Aim of the exercise — Reproduce the lines from the one containing "Taking a look at this" through the end of the lines exactly as they appear, and output nothing else.
* * * * *
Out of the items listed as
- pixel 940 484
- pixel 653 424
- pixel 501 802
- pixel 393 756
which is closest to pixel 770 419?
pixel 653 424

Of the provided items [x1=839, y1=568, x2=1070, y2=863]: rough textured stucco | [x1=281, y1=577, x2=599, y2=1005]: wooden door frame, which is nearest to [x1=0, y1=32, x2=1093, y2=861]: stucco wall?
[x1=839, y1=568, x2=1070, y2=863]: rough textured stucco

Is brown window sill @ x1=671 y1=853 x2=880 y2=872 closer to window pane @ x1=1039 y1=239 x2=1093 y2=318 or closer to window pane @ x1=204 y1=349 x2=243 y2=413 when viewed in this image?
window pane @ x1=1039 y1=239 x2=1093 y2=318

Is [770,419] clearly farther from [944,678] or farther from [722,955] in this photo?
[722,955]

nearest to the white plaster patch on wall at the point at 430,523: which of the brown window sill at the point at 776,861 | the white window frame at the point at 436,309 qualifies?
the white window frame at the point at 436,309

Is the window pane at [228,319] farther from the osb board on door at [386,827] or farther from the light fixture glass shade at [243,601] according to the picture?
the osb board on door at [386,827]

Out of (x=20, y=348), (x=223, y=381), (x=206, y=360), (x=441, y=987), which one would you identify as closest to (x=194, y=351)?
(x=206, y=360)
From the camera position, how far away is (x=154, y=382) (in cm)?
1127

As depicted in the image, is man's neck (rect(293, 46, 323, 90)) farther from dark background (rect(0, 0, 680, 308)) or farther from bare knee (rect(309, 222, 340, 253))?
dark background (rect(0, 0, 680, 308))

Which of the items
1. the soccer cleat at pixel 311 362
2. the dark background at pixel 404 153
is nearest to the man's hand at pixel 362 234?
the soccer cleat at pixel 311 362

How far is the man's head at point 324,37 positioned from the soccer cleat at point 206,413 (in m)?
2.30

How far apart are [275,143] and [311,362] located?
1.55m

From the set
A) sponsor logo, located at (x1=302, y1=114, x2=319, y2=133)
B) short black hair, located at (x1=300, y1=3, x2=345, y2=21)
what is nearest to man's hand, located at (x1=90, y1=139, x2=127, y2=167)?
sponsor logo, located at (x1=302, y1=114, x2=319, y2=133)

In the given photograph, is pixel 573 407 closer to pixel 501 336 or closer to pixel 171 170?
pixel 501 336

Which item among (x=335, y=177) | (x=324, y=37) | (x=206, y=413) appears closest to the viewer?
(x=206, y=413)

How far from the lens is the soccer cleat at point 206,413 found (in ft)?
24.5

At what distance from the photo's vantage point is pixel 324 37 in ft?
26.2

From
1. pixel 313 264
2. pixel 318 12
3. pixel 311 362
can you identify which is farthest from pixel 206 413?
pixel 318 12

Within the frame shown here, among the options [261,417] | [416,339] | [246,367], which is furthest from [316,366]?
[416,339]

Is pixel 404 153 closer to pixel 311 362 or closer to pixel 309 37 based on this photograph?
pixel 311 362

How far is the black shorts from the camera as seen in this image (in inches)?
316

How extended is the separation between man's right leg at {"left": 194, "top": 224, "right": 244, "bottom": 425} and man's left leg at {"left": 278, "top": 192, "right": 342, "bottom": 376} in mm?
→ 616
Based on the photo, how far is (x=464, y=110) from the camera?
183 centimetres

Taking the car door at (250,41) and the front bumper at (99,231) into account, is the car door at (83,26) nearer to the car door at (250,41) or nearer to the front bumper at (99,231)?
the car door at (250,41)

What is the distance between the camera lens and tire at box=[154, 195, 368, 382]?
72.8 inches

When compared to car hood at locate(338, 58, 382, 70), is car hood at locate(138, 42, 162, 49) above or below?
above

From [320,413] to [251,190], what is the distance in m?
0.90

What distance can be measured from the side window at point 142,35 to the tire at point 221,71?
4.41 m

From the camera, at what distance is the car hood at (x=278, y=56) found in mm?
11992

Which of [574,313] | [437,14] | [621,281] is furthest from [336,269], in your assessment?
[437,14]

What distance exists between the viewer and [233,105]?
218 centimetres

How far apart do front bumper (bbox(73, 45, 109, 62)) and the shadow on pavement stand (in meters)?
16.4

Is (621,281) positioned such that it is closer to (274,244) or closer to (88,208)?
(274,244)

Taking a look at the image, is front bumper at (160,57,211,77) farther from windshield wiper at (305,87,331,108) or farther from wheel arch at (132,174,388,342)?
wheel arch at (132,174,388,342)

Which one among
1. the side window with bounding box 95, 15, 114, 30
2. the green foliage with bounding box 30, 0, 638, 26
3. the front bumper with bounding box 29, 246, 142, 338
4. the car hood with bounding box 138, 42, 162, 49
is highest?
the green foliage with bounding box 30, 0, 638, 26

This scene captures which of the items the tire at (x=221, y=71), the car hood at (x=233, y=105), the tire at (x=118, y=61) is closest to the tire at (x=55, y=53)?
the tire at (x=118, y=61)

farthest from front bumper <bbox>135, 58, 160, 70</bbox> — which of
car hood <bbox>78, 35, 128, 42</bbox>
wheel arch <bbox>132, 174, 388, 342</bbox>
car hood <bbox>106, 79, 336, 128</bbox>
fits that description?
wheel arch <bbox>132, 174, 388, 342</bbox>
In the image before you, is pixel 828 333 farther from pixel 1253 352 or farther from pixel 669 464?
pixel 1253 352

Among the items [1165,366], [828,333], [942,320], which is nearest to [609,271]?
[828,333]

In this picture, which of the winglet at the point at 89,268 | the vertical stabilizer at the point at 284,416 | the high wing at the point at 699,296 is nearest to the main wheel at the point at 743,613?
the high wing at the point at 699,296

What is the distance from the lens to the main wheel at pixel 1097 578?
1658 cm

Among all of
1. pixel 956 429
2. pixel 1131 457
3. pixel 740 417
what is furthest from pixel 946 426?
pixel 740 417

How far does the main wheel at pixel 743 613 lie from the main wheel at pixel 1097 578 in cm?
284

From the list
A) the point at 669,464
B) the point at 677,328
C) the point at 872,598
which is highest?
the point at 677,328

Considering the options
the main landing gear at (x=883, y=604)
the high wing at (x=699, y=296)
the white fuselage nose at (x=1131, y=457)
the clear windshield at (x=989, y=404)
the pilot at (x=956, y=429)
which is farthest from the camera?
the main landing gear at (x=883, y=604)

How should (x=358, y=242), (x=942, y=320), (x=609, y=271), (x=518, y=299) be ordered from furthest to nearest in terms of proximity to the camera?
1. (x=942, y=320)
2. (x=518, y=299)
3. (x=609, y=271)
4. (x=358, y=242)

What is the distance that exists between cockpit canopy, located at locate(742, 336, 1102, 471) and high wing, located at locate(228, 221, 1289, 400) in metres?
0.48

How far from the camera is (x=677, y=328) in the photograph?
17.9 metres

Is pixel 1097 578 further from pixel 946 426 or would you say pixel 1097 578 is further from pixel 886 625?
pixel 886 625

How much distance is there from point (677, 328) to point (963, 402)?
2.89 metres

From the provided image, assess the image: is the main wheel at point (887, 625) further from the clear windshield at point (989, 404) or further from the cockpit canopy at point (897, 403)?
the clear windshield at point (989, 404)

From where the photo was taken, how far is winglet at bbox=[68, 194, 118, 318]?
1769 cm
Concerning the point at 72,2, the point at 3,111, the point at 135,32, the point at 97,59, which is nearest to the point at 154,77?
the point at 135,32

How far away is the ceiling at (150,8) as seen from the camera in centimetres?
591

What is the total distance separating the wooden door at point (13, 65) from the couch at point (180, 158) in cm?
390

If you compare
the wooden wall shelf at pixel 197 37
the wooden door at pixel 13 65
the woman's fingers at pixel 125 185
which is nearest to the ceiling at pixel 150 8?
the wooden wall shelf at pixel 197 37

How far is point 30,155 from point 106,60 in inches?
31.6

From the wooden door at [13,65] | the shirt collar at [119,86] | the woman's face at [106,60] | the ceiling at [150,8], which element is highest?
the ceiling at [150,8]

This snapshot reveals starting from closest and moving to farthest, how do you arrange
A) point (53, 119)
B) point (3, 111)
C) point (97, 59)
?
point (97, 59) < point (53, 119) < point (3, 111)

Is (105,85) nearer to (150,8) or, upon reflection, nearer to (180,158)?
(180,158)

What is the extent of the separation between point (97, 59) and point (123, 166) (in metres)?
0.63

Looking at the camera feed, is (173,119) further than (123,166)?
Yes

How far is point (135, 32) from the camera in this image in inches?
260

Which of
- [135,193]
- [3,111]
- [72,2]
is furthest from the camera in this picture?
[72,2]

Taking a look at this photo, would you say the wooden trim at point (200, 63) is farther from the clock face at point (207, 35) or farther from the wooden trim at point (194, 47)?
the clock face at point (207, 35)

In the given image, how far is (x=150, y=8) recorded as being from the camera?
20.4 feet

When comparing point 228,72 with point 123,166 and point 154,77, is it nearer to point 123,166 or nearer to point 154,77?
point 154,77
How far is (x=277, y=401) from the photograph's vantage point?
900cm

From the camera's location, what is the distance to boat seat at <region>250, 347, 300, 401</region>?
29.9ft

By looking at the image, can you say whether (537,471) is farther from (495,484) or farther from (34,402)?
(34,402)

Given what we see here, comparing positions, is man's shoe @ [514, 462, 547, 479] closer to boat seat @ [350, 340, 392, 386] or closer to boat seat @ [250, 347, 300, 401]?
* * * * *
Response to the task —
Taking a look at this photo, would you say the wooden trim at point (200, 63) is farther from the clock face at point (207, 35) or farther from the wooden trim at point (194, 47)?
the clock face at point (207, 35)

In the given image, how far is (x=150, y=8) recorded as being from the camera?
20.4 feet

When comparing point 228,72 with point 123,166 and point 154,77, is it nearer to point 123,166 or nearer to point 154,77?
point 154,77
How far is (x=277, y=401) from the photograph's vantage point?
900cm

From the camera's location, what is the distance to boat seat at <region>250, 347, 300, 401</region>?
29.9ft

By looking at the image, can you say whether (537,471) is farther from (495,484) or farther from (34,402)?
(34,402)

Given what we see here, comparing positions, is man's shoe @ [514, 462, 547, 479] closer to boat seat @ [350, 340, 392, 386] or closer to boat seat @ [250, 347, 300, 401]?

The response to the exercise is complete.